Strengths and Limitations

This study had numerous strengths, including the inclusion of five samples and the examination of replicability within samples and across samples from the same population as well as generalizability to samples from different populations. Recent work suggests Berkson’s Bias, which occurs when relationships in a subpopulation (e.g., a clinical sample for which a clinical severity cutoff was an inclusion criterion) differ from those in the general population, is a concern when interpreting networks estimated from clinical samples (de Ron, Fried, & Epskamp, 2019). The multi-sample approach and comparison of clinical and nonclinical samples allowed us to detect the extent to which Berkson’s Bias occurred, and this may explain why coefficients of similarity and correlations were stronger between nonclinical networks than between the clinical network and nonclinical networks.

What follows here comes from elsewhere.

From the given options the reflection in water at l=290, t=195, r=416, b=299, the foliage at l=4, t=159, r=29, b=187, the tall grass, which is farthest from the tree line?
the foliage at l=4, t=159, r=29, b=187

The strong psychometric properties of the factor analytically-derived IDAS was also a strength, as well as the fact that the IDAS assessed each symptom using multiple items using non-overlapping subscales. This is an important feature because it is unclear how psychopathology network analyses should handle ‘topographically overlapping’ nodes (e.g., “feeling blue” and “sad mood”; however, see the goldbricker function in the networktools R package [Jones, 2018] for a proposed tool to aid in identifying topologically overlapping nodes).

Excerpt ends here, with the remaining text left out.